Given the pointer and the length of the old style const char *, is there a way to invoke std::regex_search()on it without first copying the contents of the buffer to std::string? Here is a simple example of a problem:
#include <regex>
int main()
{
const char *text = "123 foobar 456";
const size_t len = strlen(text);
const std::regex rx(" (.+)bar");
std::smatch what;
std::regex_search( text, text+len, what, rx);
return 0;
}
I thought the 5th std :: regex_search () , which takes up two iterators, is what I need, but I don’t quite understand how to convert pointers to iterators.
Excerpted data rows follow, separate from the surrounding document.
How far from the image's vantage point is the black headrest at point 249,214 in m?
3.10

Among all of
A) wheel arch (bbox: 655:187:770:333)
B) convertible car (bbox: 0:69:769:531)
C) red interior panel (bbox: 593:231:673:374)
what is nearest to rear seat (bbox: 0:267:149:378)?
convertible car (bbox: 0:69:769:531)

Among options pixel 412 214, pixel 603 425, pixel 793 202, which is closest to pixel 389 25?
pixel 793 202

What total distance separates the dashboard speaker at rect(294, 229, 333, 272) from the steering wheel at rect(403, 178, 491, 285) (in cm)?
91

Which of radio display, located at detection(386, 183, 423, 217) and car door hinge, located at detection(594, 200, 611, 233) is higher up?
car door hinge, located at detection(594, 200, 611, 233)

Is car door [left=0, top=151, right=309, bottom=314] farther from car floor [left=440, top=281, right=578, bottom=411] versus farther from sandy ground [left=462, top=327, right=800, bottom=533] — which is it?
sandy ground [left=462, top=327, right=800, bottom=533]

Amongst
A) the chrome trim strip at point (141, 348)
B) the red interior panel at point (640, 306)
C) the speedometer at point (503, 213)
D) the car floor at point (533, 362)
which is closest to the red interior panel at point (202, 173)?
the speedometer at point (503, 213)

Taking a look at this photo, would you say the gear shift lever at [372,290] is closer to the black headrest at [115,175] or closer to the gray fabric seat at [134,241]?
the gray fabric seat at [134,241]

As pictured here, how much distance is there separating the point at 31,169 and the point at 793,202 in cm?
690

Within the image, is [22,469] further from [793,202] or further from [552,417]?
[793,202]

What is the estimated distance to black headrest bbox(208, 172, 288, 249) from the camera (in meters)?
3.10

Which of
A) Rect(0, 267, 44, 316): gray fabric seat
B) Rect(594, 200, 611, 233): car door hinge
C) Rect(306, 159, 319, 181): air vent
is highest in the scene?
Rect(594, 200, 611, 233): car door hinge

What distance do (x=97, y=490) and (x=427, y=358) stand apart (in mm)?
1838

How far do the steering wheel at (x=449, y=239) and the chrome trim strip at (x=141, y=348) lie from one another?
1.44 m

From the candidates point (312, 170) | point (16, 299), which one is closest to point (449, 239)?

When I try to compile the above code, I get the following:
g++ -std=c++11 test.cpp
test.cpp:11:45: error: no matching function for call to ‘regex_search(const char*&, const char*, std::smatch&, const regex&)’
/usr/include/c++/4.9/bits/regex.h:2131:5: note: template<class _Bi_iter, class _Alloc, class _Ch_type, class _Rx_traits> bool std::regex_search(_Bi_iter, _Bi_iter, std::match_results<_BiIter, _Alloc>&, const std::basic_regex<_CharT, _TraitsT>&, std::regex_constants::match_flag_type)
regex_search(_Bi_iter __s, _Bi_iter __e,
... and many more mistakes!
Can it const char *be converted to the desired iterator? Did I do it wrong? I don’t understand how it works?